━━━━━ MATERIAL FOR THE TASK
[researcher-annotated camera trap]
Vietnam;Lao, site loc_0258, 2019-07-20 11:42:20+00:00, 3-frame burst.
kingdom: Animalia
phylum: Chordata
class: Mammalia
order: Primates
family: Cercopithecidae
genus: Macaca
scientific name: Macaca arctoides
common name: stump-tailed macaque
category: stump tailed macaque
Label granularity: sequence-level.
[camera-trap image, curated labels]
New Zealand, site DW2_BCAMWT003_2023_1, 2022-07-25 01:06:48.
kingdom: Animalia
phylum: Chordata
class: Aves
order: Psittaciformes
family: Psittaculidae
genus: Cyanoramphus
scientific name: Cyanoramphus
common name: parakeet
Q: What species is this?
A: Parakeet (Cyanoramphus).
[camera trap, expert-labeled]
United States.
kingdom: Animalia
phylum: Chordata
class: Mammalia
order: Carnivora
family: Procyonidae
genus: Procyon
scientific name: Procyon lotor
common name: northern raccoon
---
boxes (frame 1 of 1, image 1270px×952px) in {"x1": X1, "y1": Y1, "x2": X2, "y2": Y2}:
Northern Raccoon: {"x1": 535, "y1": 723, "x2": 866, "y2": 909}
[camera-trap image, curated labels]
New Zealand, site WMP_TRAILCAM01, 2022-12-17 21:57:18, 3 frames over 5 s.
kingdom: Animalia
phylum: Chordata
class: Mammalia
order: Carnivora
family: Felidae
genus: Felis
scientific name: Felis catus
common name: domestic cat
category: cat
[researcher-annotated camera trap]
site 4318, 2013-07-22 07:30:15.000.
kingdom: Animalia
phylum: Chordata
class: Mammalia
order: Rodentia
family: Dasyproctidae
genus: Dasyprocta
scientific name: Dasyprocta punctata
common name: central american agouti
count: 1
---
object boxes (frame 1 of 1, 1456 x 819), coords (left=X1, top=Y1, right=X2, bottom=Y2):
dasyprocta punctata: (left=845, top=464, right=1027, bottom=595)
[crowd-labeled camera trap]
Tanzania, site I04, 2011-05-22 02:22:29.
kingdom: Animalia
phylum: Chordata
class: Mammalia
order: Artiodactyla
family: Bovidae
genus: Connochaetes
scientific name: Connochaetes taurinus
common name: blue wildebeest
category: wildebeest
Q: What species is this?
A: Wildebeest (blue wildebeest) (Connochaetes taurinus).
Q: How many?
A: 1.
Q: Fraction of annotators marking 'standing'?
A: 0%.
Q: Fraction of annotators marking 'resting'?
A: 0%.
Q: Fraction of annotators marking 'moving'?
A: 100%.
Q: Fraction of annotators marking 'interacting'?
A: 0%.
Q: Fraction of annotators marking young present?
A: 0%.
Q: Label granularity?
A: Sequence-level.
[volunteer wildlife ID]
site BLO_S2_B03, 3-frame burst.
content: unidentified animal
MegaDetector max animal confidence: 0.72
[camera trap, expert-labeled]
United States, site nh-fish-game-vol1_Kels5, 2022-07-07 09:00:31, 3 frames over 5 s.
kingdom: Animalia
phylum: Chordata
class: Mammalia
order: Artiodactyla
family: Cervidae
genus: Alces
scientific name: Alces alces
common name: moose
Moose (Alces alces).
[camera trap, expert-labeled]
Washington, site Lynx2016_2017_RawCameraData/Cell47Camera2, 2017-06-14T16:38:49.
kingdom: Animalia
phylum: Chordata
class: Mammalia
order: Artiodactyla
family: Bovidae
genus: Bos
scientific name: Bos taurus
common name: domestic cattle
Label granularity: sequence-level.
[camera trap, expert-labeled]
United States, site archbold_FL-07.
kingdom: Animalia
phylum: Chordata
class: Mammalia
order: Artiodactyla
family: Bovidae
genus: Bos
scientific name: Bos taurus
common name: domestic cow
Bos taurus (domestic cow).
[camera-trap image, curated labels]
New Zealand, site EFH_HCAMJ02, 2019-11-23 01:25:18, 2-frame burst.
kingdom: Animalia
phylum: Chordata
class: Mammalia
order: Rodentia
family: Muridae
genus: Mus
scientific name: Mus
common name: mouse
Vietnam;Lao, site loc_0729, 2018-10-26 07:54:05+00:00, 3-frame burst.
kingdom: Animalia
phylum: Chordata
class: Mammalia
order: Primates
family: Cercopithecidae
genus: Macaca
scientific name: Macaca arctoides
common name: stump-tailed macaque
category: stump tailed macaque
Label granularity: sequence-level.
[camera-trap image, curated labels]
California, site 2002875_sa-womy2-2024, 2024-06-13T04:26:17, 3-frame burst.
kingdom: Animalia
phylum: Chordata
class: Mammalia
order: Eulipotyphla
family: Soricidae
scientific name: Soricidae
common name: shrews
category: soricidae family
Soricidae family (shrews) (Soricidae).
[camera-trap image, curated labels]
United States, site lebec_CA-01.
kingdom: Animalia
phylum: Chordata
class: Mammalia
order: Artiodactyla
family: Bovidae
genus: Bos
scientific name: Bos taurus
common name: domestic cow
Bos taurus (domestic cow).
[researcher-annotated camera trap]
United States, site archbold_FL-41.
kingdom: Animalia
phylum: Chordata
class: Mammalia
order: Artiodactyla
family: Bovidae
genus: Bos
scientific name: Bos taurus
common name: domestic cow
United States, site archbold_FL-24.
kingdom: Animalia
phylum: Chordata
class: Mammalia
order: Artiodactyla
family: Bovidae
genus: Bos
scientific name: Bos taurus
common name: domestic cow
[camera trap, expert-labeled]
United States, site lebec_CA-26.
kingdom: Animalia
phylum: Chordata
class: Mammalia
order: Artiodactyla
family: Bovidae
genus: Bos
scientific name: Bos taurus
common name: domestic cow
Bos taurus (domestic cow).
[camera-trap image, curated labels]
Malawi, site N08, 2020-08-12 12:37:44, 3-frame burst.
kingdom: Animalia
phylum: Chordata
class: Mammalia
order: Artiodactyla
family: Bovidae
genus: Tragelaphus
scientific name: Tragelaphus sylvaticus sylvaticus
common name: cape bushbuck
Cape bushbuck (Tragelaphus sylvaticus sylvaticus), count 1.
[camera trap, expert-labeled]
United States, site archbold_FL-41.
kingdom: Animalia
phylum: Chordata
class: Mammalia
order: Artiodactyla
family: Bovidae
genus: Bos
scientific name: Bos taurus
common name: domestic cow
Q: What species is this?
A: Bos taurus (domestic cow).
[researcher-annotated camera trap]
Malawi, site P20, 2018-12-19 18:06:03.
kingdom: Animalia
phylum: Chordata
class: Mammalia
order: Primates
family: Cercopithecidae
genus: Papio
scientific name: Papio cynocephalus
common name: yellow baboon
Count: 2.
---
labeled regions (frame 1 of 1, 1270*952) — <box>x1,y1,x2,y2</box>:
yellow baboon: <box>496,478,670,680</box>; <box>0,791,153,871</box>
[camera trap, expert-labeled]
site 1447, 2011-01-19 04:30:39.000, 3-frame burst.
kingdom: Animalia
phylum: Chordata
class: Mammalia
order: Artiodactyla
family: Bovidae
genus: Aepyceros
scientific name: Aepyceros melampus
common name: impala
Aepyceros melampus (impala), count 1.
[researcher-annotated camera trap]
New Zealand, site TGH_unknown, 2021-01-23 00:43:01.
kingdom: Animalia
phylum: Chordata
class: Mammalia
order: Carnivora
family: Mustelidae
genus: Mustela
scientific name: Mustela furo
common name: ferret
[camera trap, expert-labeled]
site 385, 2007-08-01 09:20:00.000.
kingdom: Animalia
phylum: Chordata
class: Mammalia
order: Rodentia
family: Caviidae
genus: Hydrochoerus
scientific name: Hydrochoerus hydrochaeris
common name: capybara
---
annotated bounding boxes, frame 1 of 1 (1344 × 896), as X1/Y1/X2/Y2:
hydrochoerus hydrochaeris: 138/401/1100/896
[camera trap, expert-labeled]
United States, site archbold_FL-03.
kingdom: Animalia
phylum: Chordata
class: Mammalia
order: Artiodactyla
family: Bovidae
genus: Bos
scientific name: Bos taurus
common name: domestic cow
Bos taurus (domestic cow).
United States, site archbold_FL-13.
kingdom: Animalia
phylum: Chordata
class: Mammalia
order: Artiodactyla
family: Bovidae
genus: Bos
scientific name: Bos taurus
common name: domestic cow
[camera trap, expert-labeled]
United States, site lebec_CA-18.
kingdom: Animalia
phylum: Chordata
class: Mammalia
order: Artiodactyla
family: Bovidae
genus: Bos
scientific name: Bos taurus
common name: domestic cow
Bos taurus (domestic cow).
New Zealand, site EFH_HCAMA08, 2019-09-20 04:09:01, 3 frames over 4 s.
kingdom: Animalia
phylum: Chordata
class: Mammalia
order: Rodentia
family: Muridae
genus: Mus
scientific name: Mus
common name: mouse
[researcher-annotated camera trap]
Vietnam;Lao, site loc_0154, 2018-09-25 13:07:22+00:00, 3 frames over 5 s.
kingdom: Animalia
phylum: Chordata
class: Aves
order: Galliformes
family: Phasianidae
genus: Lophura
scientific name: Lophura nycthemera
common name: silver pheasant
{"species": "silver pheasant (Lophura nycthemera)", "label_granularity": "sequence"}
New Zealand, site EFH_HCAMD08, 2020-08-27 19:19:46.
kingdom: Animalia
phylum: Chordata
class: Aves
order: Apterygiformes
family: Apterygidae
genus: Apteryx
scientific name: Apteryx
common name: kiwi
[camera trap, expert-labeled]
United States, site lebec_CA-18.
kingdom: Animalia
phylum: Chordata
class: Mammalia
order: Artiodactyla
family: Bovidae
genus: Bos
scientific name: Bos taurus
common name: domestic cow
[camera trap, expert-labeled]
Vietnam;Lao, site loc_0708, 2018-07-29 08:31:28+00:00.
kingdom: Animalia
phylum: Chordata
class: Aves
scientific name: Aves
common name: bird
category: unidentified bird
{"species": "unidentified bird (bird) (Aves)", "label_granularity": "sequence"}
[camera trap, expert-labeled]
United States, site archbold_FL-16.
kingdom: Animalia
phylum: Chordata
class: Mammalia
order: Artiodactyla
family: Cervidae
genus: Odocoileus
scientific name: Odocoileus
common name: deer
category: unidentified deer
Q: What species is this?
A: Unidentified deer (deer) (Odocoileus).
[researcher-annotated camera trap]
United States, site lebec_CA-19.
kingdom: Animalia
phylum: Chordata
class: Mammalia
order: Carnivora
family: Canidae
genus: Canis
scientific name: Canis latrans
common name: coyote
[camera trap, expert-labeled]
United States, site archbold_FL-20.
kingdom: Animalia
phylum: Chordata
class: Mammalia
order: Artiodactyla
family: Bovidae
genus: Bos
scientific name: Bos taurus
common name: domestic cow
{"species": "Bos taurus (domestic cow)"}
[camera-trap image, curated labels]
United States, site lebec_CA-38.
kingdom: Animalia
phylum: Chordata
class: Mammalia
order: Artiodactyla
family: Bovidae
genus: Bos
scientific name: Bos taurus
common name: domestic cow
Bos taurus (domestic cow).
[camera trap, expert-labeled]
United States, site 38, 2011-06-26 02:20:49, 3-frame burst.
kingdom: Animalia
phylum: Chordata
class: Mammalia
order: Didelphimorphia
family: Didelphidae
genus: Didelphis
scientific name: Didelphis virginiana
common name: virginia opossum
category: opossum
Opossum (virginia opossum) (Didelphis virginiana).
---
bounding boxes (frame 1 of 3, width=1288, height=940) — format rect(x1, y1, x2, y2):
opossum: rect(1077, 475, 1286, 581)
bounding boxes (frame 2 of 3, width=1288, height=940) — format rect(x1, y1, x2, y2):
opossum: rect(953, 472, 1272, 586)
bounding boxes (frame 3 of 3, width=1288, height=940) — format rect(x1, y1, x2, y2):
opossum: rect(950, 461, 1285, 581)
━━━━━━━━━━
Among the lines of the data above, find those with the word "annotators" and show them.

## RESULT OF THIS TASK:
Q: Fraction of annotators marking 'standing'?
Q: Fraction of annotators marking 'resting'?
Q: Fraction of annotators marking 'moving'?
Q: Fraction of annotators marking 'interacting'?
Q: Fraction of annotators marking young present?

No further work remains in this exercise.